The Etalin hydropower project in Dibang Valley is one of over 160 dam projects planned in Arunachal Pradesh. It has attracted particular controversy over its impacts on wildlife and indigenous communities in the dense forests of north-east India.

Concerns about time and cost overruns are not unique to the Etalin dam. These issues are common in hydropower projects, particularly in the Himalayan states of Uttarakhand, Himachal Pradesh, Arunachal Pradesh, Assam, Sikkim, Jammu and Kashmir, and West Bengal.

According to the Central Electricity Authority’s (CEA) latest quarterly review (covering January-March 2020), many large hydropower projects under construction in these states have cost overruns as high as 200% and delays of up to 13 years.

In reality the delays will be much greater, since they only start being recorded once the construction phase starts, ie when the project has received all relevant clearances – which can take years. The Etalin hydropower project, which is yet to receive clearances, was first proposed in 2008.

Questions about the economic viability of projects like Etalin are clearly on the radar of the governmental authorities that recommend them. India’s parliament has discussed time and cost overruns of large hydropower projects a number of times.

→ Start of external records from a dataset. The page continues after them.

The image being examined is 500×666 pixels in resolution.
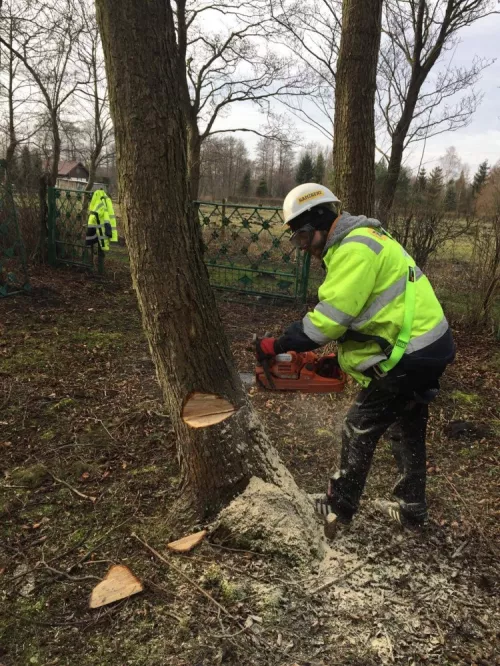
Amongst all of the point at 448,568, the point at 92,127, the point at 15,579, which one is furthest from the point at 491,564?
the point at 92,127

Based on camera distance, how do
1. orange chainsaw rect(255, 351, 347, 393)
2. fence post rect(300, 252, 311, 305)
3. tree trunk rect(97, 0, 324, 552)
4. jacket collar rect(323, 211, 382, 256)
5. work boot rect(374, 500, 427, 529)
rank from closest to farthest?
tree trunk rect(97, 0, 324, 552) → jacket collar rect(323, 211, 382, 256) → work boot rect(374, 500, 427, 529) → orange chainsaw rect(255, 351, 347, 393) → fence post rect(300, 252, 311, 305)

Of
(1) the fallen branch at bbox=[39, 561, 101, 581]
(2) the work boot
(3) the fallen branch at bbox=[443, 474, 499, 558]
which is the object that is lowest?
(3) the fallen branch at bbox=[443, 474, 499, 558]

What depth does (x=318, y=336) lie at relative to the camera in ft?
7.12

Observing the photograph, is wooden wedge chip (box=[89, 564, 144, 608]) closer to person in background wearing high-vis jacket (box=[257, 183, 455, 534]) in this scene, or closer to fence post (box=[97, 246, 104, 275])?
person in background wearing high-vis jacket (box=[257, 183, 455, 534])

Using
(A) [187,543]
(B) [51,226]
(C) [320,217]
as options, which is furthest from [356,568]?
(B) [51,226]

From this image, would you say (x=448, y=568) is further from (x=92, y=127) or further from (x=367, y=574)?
(x=92, y=127)

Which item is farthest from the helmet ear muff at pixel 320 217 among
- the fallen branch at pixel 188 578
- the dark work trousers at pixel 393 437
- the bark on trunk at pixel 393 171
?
the bark on trunk at pixel 393 171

Government supports big hydro

No wonder then that Bharat Rohra, chief executive of JPL, noted in May that given the amount of finance the Etalin dam requires, it “doesn’t look like an attractive investment” and sought other investors. Rohra added that since Etalin is a large project, “we feel we’ll struggle to find long-term buyers for the entire capacity but policy support from the government can make the project viable and draw investors.”

Yet the Indian government is still promoting large hydropower projects.

To encourage investment, last year the government reclassified large hydropower (more than 25 MW capacity) as a renewable energy source, increased the debt repayment period to 18 years and agreed to pay for enabling infrastructure such as roads and bridges for some projects.

Experts saw this policy change as partly driven by the need to meet the country’s United Nations commitment to install 175 gigawatts of renewable energy by 2022.

JPL has previously tried to wash its hands of the Etalin project. In February 2016, it was reported that JPL asked the government-owned hydropower company NHPC to take over three of its projects. “If the project’s cost is viable then certainly NHPC is ready to take over,” NHPC stated at the time.

Since NHPC has not yet taken over the project, does this mean its cost is not viable? The Third Pole sent queries to JPL and NHPC requesting an interview but no response had been received at the time of publication.